Can someone please help me out? Still learning. Thanks.


----------



## TheLaw818 (Mar 12, 2012)

Just race results....speak volumes


----------



## Crazy Pete (Nov 13, 2008)

http://www.youtube.com/watch?v=SSc1rkNl_h0

http://www.youtube.com/watch?v=1ONgCCmwiQY

This might help.
Dave


----------



## The_Rookie (Dec 18, 2012)

Thanks. Can I breed the two and make it an all around bird?


----------



## NZ Pigeon (Nov 12, 2011)

I always ask myself similar questions but I have resigned to the fact that, as above, Look at the race results, Pedigrees can help aswell as previous owners knowledge of their birds but at the end of the day you gotta race them.

Some long to short pairs may produce great middle birds, another long to short pairing in a different loft may produce slightly harder sprint birds or softer but faster long birds. 

One thing we can be sure of when breeding pigeons is, they will throw all sorts and one has to learn their birds strengths and weaknesses and then try and produce birds with more strengths and less weaknesses.
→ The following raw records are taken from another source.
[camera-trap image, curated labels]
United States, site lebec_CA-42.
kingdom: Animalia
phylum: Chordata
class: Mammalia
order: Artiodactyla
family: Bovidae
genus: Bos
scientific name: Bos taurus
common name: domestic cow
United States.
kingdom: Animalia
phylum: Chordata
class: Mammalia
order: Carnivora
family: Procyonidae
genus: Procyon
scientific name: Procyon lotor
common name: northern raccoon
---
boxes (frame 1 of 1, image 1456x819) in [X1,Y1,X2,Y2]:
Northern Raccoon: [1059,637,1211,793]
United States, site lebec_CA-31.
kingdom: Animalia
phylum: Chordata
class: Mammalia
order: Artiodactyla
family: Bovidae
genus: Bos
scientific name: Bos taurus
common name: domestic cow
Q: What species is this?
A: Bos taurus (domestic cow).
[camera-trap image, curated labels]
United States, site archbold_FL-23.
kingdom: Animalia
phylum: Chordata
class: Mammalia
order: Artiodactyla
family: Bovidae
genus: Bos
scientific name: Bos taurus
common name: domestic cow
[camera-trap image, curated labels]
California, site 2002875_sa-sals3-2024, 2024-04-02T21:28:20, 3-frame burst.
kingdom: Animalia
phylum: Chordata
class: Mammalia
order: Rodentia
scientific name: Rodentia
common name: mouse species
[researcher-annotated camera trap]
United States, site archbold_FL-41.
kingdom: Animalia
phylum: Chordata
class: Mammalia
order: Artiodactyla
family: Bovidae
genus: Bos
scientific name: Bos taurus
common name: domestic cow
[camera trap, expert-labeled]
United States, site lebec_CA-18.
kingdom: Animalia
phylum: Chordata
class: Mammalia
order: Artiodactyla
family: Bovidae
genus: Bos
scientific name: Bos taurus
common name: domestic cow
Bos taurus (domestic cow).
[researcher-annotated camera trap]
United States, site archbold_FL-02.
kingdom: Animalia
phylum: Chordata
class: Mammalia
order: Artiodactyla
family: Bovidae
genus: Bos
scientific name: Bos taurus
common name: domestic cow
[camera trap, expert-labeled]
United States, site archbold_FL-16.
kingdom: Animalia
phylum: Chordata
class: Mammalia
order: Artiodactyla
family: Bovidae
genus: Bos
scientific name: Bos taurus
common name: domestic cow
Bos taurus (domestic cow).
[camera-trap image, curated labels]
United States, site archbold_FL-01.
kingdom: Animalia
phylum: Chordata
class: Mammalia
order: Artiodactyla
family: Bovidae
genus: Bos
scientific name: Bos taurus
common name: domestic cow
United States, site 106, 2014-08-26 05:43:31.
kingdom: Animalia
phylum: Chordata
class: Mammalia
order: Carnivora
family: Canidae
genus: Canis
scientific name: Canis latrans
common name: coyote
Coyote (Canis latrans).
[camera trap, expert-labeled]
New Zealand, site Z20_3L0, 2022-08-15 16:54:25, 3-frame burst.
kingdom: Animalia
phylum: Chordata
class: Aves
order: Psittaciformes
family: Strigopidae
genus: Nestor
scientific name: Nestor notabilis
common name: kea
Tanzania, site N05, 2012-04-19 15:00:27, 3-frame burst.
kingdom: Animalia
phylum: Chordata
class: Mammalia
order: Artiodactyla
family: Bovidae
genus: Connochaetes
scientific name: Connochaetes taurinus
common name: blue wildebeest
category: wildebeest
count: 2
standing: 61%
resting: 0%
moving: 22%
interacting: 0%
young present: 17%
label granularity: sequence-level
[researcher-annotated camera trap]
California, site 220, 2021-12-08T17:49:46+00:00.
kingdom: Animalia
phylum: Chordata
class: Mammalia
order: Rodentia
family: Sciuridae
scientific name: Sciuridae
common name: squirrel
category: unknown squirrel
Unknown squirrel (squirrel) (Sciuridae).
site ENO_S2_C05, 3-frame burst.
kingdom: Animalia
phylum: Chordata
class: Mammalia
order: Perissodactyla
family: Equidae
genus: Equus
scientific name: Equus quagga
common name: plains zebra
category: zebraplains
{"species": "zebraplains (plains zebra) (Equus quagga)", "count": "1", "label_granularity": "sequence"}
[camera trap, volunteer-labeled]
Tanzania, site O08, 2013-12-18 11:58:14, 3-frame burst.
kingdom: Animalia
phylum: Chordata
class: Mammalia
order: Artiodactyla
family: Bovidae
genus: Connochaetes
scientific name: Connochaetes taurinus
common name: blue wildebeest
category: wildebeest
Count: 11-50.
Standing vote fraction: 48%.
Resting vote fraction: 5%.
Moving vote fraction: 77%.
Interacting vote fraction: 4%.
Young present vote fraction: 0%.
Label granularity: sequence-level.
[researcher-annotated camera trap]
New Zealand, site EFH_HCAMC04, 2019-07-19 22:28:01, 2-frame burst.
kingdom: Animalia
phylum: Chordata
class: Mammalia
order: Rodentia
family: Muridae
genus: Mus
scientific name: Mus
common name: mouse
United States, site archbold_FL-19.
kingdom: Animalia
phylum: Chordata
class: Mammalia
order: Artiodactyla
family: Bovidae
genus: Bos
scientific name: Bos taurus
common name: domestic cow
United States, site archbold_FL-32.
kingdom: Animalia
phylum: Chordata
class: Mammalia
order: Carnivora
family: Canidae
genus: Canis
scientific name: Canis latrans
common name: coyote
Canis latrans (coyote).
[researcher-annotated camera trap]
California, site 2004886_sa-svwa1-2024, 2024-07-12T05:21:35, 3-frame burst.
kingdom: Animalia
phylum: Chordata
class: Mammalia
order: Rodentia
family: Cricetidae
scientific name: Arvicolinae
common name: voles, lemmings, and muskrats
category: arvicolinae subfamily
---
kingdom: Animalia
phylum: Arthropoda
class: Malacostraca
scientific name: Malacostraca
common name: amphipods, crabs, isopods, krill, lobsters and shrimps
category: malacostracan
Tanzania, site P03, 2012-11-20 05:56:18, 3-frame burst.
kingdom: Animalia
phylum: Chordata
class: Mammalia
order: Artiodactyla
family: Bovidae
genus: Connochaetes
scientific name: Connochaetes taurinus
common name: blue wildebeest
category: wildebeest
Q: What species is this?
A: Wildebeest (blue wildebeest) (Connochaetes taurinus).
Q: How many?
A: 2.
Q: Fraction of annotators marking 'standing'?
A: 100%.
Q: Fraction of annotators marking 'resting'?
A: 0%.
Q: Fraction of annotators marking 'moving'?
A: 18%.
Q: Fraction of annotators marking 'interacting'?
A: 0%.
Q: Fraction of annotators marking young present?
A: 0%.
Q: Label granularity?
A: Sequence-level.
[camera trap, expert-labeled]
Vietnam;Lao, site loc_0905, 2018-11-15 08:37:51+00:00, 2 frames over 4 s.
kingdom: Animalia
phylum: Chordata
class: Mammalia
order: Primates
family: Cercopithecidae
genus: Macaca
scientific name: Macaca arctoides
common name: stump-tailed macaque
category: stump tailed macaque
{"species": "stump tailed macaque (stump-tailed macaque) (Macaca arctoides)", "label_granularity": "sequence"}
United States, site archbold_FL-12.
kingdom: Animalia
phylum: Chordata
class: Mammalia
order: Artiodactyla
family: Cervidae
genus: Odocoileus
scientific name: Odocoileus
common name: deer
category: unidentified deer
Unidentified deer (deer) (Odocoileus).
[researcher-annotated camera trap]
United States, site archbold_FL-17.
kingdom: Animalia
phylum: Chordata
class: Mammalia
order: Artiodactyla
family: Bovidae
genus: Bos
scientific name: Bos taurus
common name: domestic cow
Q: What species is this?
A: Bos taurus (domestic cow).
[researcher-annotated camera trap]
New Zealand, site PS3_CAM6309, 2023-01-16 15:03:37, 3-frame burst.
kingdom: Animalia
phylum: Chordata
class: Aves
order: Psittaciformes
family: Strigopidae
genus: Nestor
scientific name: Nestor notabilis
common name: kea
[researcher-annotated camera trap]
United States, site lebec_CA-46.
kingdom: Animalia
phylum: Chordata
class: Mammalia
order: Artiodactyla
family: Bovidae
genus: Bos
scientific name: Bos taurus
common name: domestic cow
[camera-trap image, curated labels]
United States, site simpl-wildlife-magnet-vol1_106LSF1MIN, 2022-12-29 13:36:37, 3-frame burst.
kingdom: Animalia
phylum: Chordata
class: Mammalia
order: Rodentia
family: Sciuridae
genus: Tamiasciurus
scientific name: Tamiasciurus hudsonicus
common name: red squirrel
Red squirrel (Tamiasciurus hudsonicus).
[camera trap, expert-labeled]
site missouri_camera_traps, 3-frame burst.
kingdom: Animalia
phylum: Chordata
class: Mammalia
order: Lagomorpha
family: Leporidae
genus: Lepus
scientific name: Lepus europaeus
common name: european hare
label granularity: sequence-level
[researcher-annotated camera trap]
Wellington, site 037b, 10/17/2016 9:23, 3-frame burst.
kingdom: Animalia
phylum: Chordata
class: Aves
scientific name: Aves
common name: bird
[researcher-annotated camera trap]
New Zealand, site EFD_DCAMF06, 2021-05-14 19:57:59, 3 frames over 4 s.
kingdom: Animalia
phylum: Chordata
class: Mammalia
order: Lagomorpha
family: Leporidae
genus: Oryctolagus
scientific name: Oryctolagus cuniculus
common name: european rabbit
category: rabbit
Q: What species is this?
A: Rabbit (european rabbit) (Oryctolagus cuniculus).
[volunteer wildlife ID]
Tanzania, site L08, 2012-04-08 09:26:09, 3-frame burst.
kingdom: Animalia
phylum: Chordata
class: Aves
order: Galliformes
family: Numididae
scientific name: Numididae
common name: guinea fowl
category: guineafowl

Easier said than done.

Also, we all have different ideas, preferences, visual characteristics and behavioural characteristics that we breed or select for so IMO no matter what the strain, if one breeder has established their own family based on a particular strain it will be slightly different to their mates birds of for arguments sake, the same origin.


----------



## talpog (Mar 16, 2009)

For me, the best way to determine the type of bird is through its physical attributes, as some birds have short wings (w/c cannot fly long distance), big body (too heavy to fly long distance), too small of a body, etc...I don't really believe it when they say a bird is a sprinter or a middle to long distance bird if they do not meet the criteria mentioned earlier. Actually there is a video in Youtube that explains how to determine if a bird is such...just type "how to determine or know if a racing pigeon is a short, middle or a long distance bird"...hope this helps!


----------



## talpog (Mar 16, 2009)

here is the link...http://youtu.be/SSc1rkNl_h0


----------



## The_Rookie (Dec 18, 2012)

Thanks for the help. Now I have to go look in my loft and see what I have. LOL


----------